Hace mucho tiempo, en un lugar remoto de Asia un joven rey gobernaba a
su pueblo con justicia y sobriedad. Este rey se ocupaba del bienestar de
sus súbditos, los impuestos que cobraba eran los imprescindibles para
cubrir eficazmente las necesidades generales y dedicaba su jornada a
atender puntualmente los asuntos de estado.
En el reino había
paz y prosperidad. Y a su lado siempre estaba su fiel y sabio
consejero, que ya había servido como tal a su padre.
Pero un día, el joven rey dijo en una comida a su mayordomo:
-Estoy
cansado de comer con estos palillos de madera, soy el rey, así que da
orden al orfebre de palacio de que me fabrique unos palillos de marfil y
jade.
Oída esta orden, el consejero se dirigió inmediatamente al soberano:
-Majestad, le pido que me relevéis lo antes posible de mi cargo. No puedo servirlo por más tiempo.
El monarca, extrañado, preguntó cuál era el motivo de aquella repentina decisión.
-Es
por los palillos, señor -respondió el consejero-. Ahora has pedido
unos palillos de jade y marfil, y mañana va a querer sustituir los platos
de barro por una vajilla de oro. Más adelante desearas que sus
vestidos de tela sean reemplazados por otros de seda.

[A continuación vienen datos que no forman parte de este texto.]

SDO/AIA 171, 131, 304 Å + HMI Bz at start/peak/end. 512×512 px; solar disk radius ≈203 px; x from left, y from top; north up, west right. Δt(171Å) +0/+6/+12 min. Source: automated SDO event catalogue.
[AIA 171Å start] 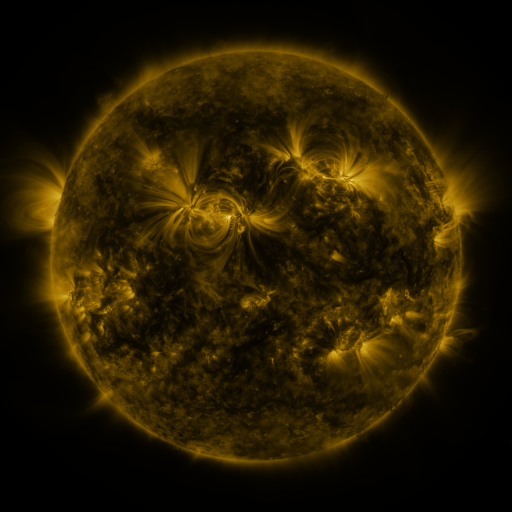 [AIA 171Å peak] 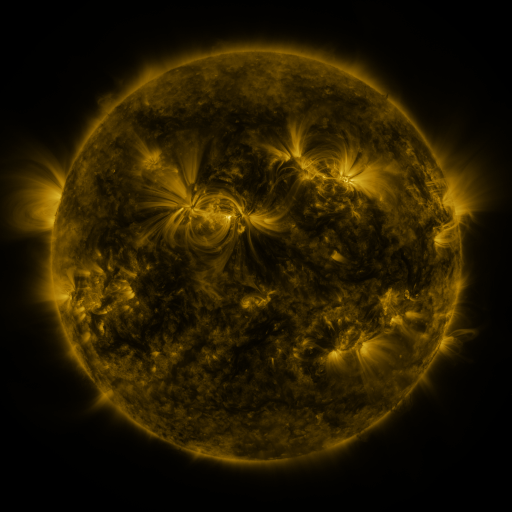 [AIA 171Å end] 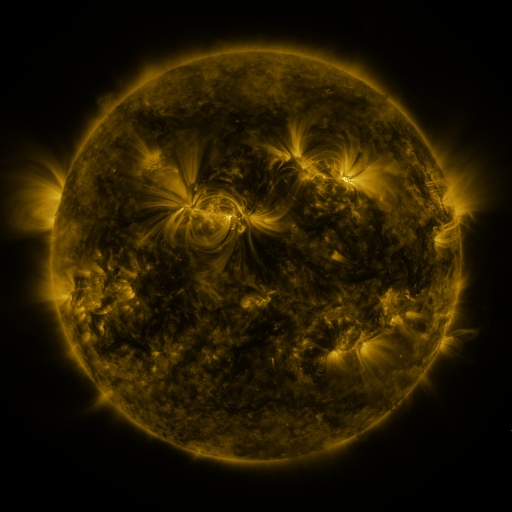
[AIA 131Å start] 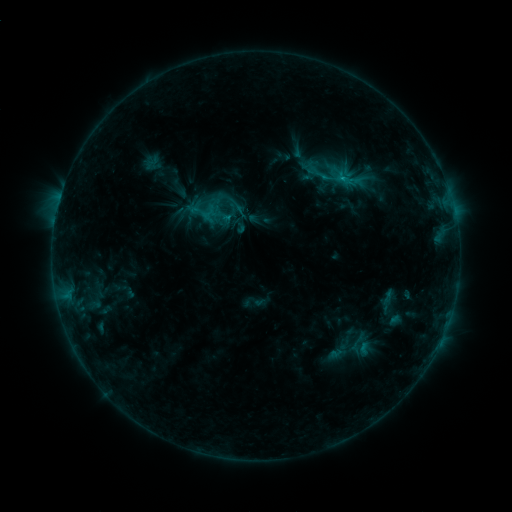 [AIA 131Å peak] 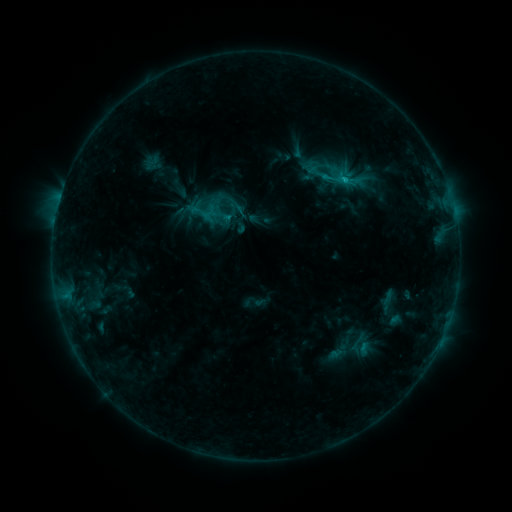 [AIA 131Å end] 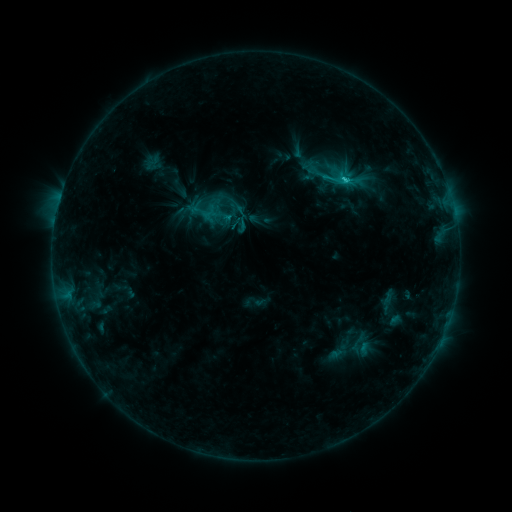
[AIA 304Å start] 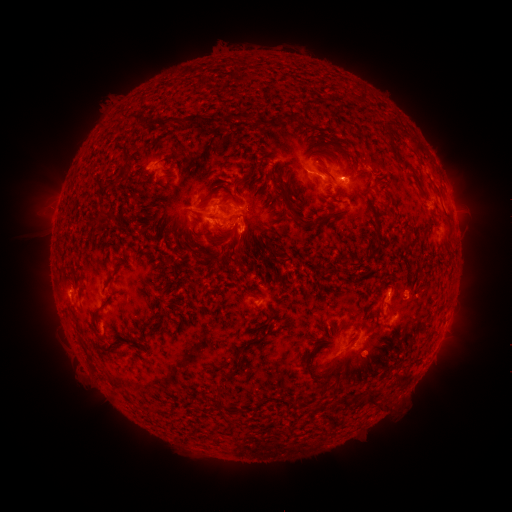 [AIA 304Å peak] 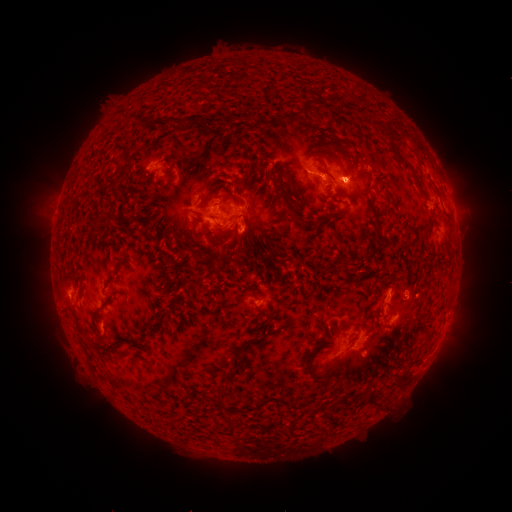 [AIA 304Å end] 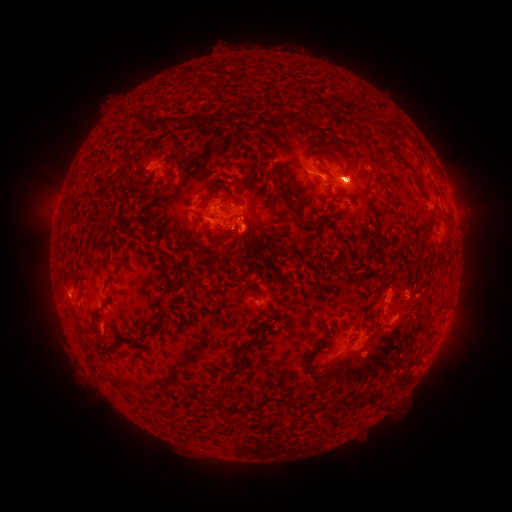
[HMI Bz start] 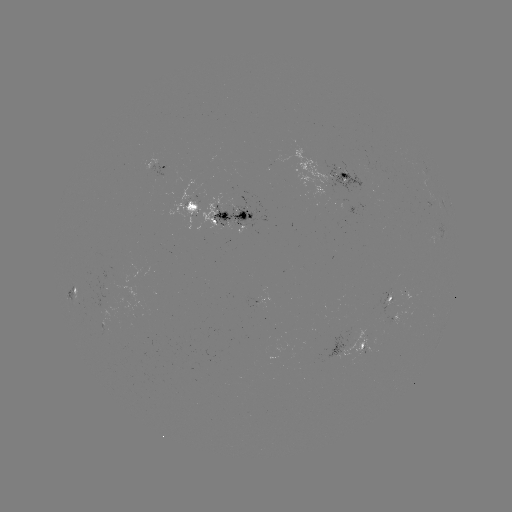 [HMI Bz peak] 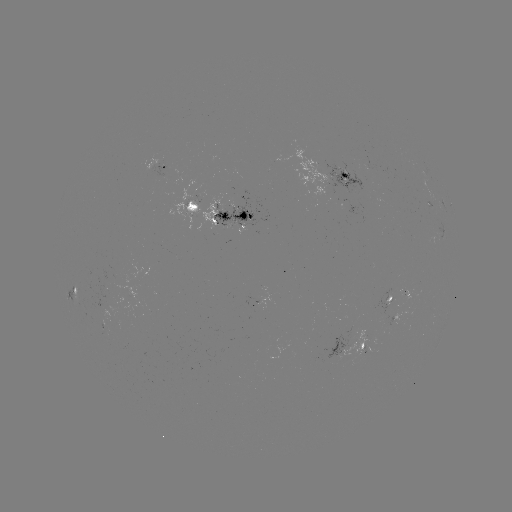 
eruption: (420, 134, 486, 256)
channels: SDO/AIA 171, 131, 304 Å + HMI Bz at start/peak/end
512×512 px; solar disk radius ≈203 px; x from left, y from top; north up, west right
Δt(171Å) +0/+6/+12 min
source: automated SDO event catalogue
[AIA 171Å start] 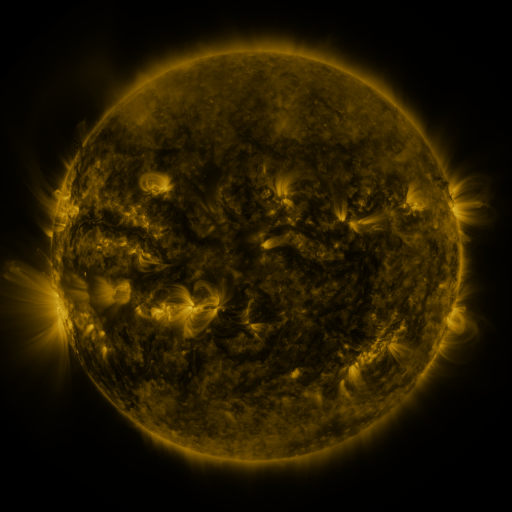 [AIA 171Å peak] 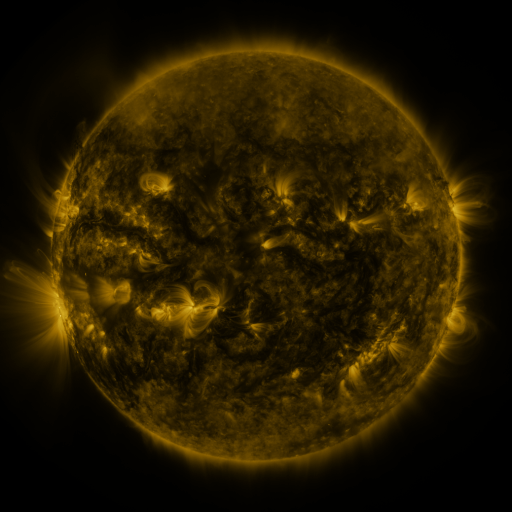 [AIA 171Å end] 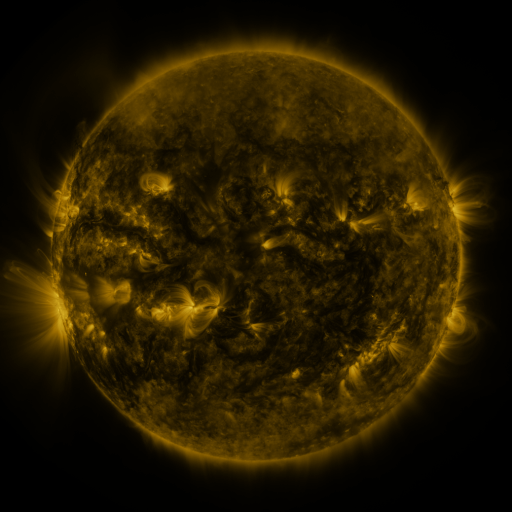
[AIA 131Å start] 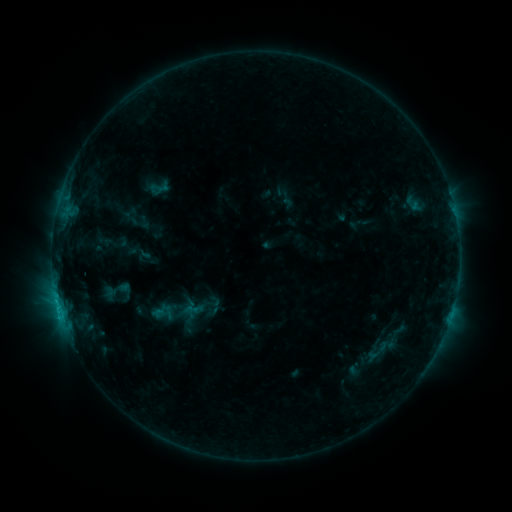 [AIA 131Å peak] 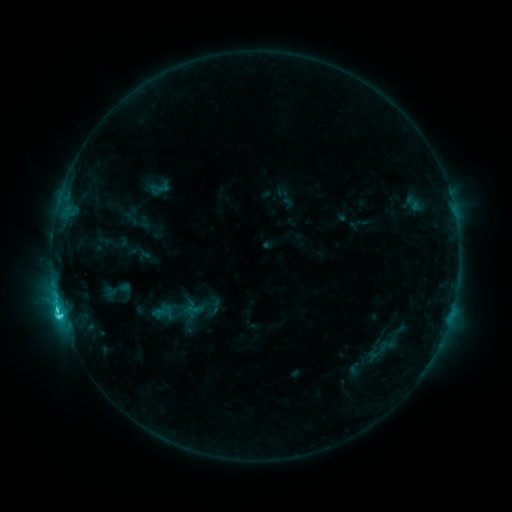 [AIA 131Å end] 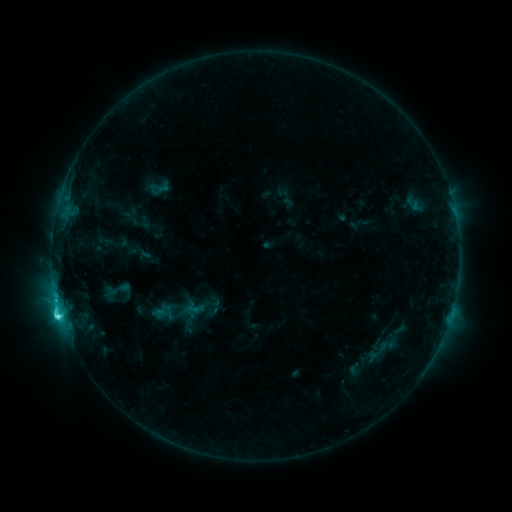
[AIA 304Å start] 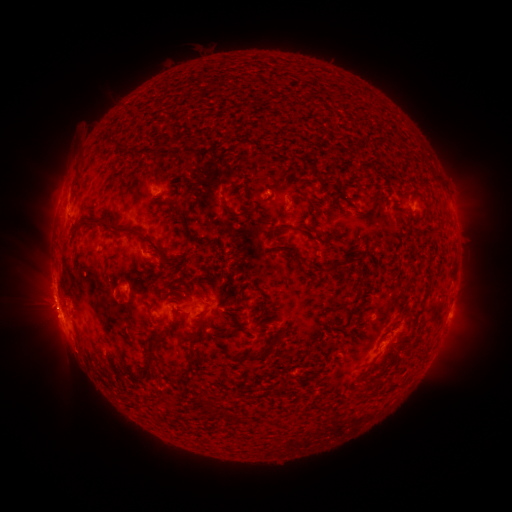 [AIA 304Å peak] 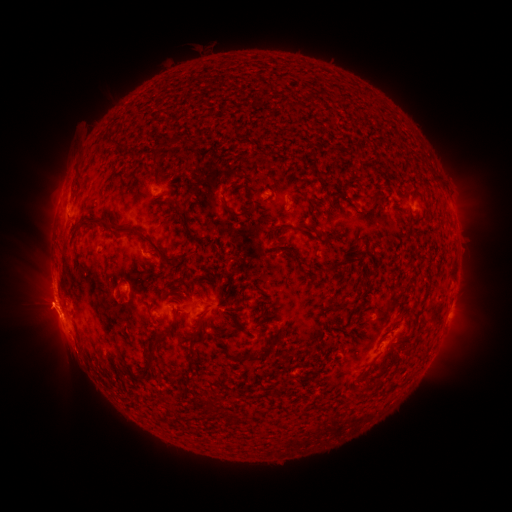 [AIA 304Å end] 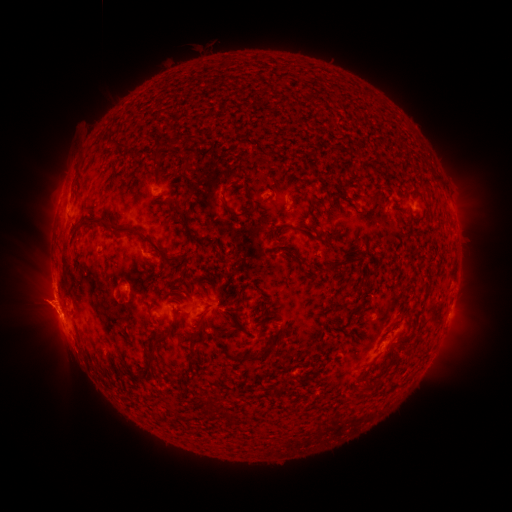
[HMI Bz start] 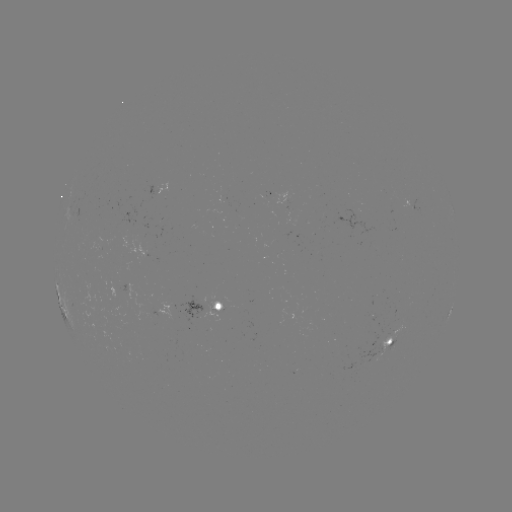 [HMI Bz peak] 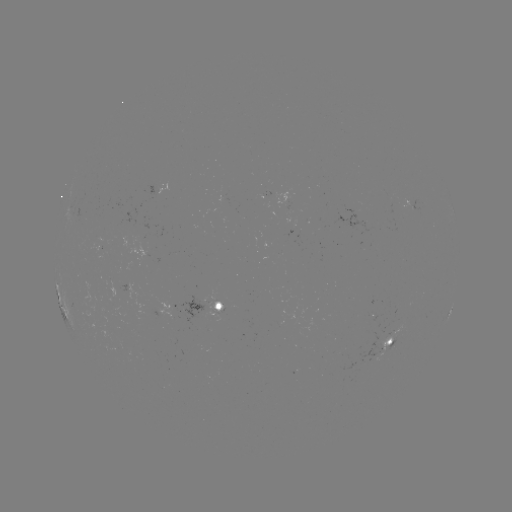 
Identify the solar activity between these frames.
C3.9 flare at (61, 316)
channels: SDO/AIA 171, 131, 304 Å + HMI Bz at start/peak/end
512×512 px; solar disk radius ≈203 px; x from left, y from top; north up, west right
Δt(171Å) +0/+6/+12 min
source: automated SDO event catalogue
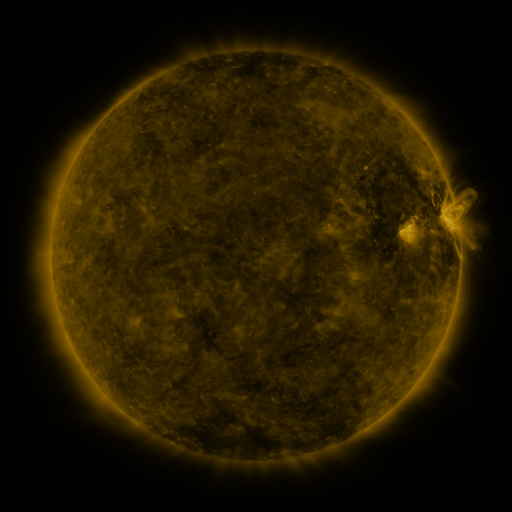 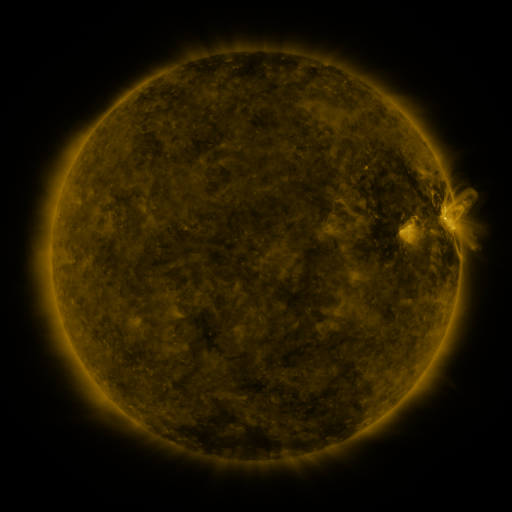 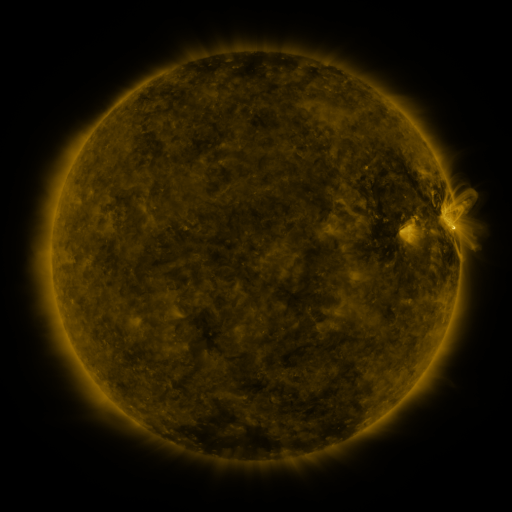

Otro día, en vez
de conformase con comer verduras y puerco, solicitara lenguas de
alondra y huevos de tortuga. De este modo, llegará el momento en que
sus caprichos y el mal uso del poder le harán ser injusto con el pueblo. Entonces, yo me rebelaré contra su majestad, y por nada
del mundo deseo ver amanecer ese día.
Dicen que el rey canceló
la orden dada al orfebre y siguió comiendo con sus palillos de madera.
Desde ese día fue llamado y conocido por todo el reino como «el
Prudente».
Y conservó al viejo consejero a su lado hasta su muerte.